I try my best to keep doing the reviews multiple times a day, but some days it’s easier than others.
Some days I have all the time in the world and I feel like it goes a bit too slow. And use advanced get some more practice in. And other times I’m to busy with work and personal life that I can only manage to do one or two reviews.
I’m at a point where I get reviews from Apprentice to Enlightened. And sometimes I wake up and there are 50+ reviews waiting for me.
Now my question; Would it be good or bad for my learning process to sometimes skip a day of lessons and only focus on reviews? (in hopes of reducing the amount of reviews that keep piling up).
Small side question.
Anyone got tips on how to keep track of when a word uses a different spelling.
Example:
Sometimes X + ‘Month’ = …げつ
and sometimes X + ‘Month’ = …がつ
Same goes for the Kanji combination X + ‘Writing’ + ‘letter’.
Sometimes it’s …もじ and other times it’s …もんじ
This is highly recommended - as much as possible: do your reviews every day; if that is too much some days, try to do some reviews anyway, but backing off to zero or very low numbers of lessons is the best way to control the workload and avoid burnout. Over a few weeks, you can check your progress and decide if you want to change your rate, but remember - Kanji take a long time to learn and the most important levels of WK are probably the first 30 to 40. Also, when you can, try to get into reading Japanese - that will reinforce your WK learning.
頑張ってね / Good luck!
One comment/idea on your side question: try to voice the reading when you encounter it (if possible, out loud).
That’s a completely valid learning strategy. Many people do it this way to maintain a more manageable pace and to avoid burnout and review avalanches. Whether it’s good or bad is up to you.

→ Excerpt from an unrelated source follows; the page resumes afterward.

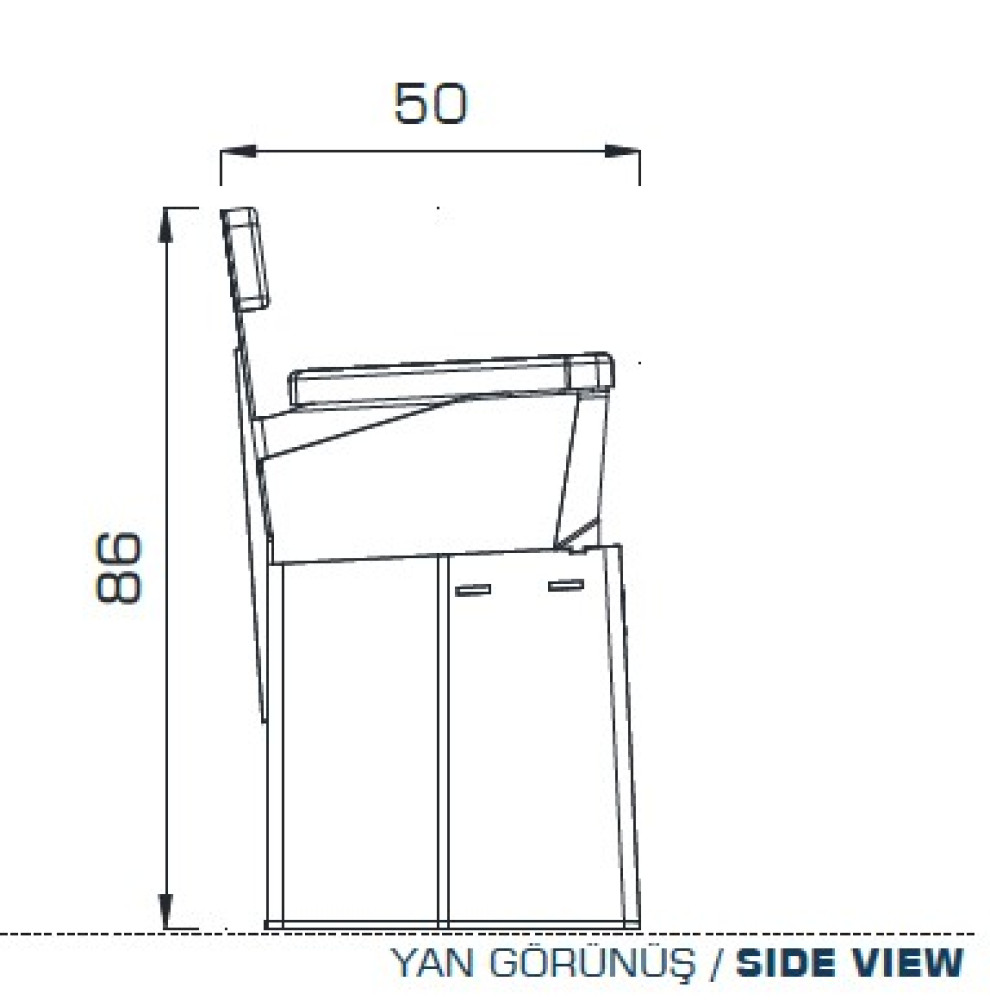 Garden Bench
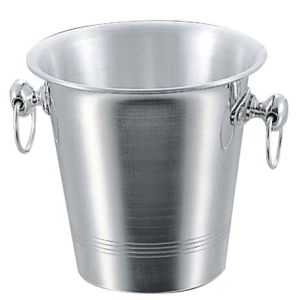 江部松商事 EB EBM アルミ シャンパンクーラー L 江部松商事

I would say only push yourself as far as you’re comfortable with.
Welcome to hell.
The only trick I’ve found for げつ vs がつ is that がつ is usually reserved for actual months. 一月, 二月, etc.
Though, it’s not always true. 何月 and 正月 are notable exceptions.
As for the others (もじ vs もんじ, にち vs じつ (日), じん vs にん (人), etc), you’ll either just have to bruteforce SRS them and let the algo punish you until you get it right or you can try to remember the exact reading mnemonics… and then still probably have the SRS punish you a few times.
It does get slightly easier over time as you kind of get a better idea about what “sounds right” (…but maybe that’s just my imagination).
Thanks! Got any tips on where to start with reading.
I can read Hiragana/Katagana perfectly fine, and all the way up to my current wanikani level of Kanji.
Satorireader.com is a paid subscription reader -
it allows first 2 episodes of each series for free.
It is great because it is curated to early-stage (and intermediate) learners. One of our big obstacles as Japanese learners is having to look up unknown Kanji and it makes that much easier.
NHK News Easy has short articles. The Kanji can be tough, but it is possible to cut and paste to look them up.
If you’re looking for beginners’ courses Irodori
is free and targets ‘use cases’. It gives a nice mix, including introducing some Kanji and short reading.
Very cool, thanks for explaining it.
Sadly Wanikani doesn’t give good explanations on when which pronounciation is used.
Guess I have to look them up myself to get a better understanding.
I do not do it for each kanji, but i’ve had good result prompting chatGPT and asking to give me a general sense of use of each reading in context.
The description i posted above is a copy-paste of its answer.
Also for the additional kanji concepts themselves, just seeing them additionally on https://jisho.org/ is a pretty good start.
I think that’s more or less done in the “pattern of use” section but the info is not centralised which is a pain. The AI way has been the least tedious for me for now.
Switch on “Autoplay audio in reviews” and speak the word out loud before entering it. Not only does it add listening and speaking to the learning process, you should also be able to learn some of the pitch accent as well.
For example, the pitch accent for 橋 and 箸 is different even though the readings for those words are the same.
I had to start sometimes doing less lessons to focus on the reviews. I think it’s totally fine to do this on some days, as long as I’m doing my reviews. I’m not at too high of a level and don’t have too much experience but that’s just from my point of view at level 5.
I also get what you mean with the
Example:
Sometimes X + ‘Month’ = …げつ
and sometimes X + ‘Month’ = …がつ
Same goes for the Kanji combination X + ‘Writing’ + ‘letter’.
Sometimes it’s …もじ and other times it’s …もんじ
I think for this it’s just doing it a lot and kind of remembering the pattern.